Trend Micro at MWC: Securing Our Mobile, Connected World

Credit to Author: Trend Micro| Date: Thu, 01 Mar 2018 14:58:59 +0000

Time flies pretty fast in tech. When Trend Micro was founded nearly 30 years ago, mobile phones were pretty clunky, prohibitively expensive and not in the least bit “smart.” Fast forward to today and the device in your pocket has more compute power than the NASA machines that put man on the moon. Over the years, the annual Mobile World Congress (MWC) show in Barcelona has offered us a fascinating glimpse into the remarkable growth of this industry.

Mobile is now at the very heart of our digital world. It means much more today than smartphones — extending out into the Internet of Things (IoT) to permeate virtually every aspect of our lives. But with this newly connected, digital world come new risks. That’s why Trend Micro CEO Eva Chen was on hand at MWC this year, to explain to the press how her vision for connected intelligence can help build a safer connected world.

A data-driven world

The Internet of Things is all around us. It keeps us entertained at home, more productive at work, happier and healthier. It runs our factories, streamlines business processes and improves service delivery.

By 2020 there’ll be an estimated 20.4 billion connected “things” on the planet, according to Gartner. What’s more, they are generating a huge amount of data: already enough to fill and stack iPad Air devices two-thirds of the way to the moon. By 2020 there’ll be enough to fill nearly seven stacks to the moon.

Risks are everywhere

But this new connected world in which we live in is increasingly exposed to cyber-threats. We can see it in every sphere:

Smart home: The Mirai botnet compromised connected consumer devices en masse to launch DDoS attacks that brought down large parts of the internet in 2016. Closer to home, everything from baby monitors to connected front door locks could been compromised.

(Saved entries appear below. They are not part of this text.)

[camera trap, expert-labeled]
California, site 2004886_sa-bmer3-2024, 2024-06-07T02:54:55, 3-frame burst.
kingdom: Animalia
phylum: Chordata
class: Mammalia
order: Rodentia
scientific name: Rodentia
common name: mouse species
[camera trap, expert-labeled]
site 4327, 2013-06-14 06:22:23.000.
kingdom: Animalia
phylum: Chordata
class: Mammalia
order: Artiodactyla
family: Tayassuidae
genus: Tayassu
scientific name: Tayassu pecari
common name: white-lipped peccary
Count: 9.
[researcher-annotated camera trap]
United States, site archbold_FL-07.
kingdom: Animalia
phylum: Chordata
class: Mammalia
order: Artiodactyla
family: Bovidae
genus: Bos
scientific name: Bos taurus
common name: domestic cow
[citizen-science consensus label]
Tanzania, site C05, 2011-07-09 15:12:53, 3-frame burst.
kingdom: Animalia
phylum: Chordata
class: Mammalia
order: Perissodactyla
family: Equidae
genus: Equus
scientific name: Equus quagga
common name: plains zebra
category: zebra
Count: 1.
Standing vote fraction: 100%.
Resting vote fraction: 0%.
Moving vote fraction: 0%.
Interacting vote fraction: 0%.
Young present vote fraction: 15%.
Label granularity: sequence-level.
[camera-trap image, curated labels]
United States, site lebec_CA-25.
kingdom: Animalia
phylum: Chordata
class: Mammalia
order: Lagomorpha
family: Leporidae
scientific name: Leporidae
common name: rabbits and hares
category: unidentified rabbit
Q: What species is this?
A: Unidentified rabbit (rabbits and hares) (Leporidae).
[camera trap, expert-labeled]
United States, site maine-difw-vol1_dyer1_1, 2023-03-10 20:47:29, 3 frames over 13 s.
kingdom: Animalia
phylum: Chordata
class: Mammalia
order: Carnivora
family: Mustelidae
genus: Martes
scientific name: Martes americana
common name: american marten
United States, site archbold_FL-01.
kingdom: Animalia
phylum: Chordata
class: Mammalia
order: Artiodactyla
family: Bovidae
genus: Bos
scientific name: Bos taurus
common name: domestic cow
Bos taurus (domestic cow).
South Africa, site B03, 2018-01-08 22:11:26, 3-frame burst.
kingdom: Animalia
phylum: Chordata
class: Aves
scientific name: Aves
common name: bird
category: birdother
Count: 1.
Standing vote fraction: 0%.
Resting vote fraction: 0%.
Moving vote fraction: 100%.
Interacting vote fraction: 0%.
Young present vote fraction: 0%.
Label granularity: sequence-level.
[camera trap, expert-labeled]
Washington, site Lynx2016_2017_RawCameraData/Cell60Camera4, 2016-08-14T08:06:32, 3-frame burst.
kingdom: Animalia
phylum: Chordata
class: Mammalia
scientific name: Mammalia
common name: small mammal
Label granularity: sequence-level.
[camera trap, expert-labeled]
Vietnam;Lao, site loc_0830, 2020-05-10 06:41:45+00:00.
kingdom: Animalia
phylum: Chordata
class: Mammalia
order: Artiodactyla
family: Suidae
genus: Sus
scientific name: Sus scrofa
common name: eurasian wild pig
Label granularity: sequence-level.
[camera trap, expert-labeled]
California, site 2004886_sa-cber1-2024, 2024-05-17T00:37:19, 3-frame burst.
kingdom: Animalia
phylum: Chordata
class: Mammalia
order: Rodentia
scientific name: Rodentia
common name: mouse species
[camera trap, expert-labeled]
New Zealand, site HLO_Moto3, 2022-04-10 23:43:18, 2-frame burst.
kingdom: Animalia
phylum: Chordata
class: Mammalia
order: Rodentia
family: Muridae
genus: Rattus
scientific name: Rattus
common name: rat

Smart factory: Hackers are also keen to target IoT devices in factories and critical infrastructure facilities. The most famous example to date was the attack on Ukrainian energy providers which cut power for hundreds of thousands of consumers in December 2015 and 2016. Trend Micro research has revealed just how exposed Western cities are to potential attack.

Connected car: Researchers have also demonstrated numerous times how under-protected connected vehicles could be hacked to devastating effect, enabling hackers to remotely control the steering, brakes and engine.

A formula for success

It’s getting harder to protect the explosion in endpoints that is being driven by the IoT. Buggy code, open network ports, poor authentication, undetected file and behaviour changes, and insecure network protocols all add to the challenge. Fortunately, there is a solution. Our formula for success is predicated on three factors: anticipating changes in infrastructure to cloud, IoT and 5G; embracing changes in user behaviour; and protecting against the full gamut of threats.

This won’t be easy. The two historically separate worlds of IT and OT are converging fast in the IoT sphere, exposing organisations and their users to new risks — all of this as the industry struggles to deal with chronic skills shortages. However, we stand a great chance of success if we look at applying security based on shared intelligence at all layers of the IoT stack: the device (home appliance, factory machine or connected car); network; control centre (voice assistant, ICS or cloud controller); and “data analyser” layer in the cloud.

In practice, this means protecting against device vulnerabilities, carrying out network inspection, hardening systems at the control centre layer, and protecting cloud servers. Most importantly, this approach needs to be underpinned by shared intelligence which gathers data from millions of IoT sensors all over the world, analyses it in the cloud and then blacklists and blocks connections from suspicious endpoints. Artificial intelligence also has an important part to play here in spotting the needle in the haystack — suspicious patterns in IoT data which could indicate attacks.

Our world is getting more connected by the day. The only way to keep data safe and key systems up and running is by using the power of shared intelligence and industry-wide partnerships to stay one step ahead of the hackers.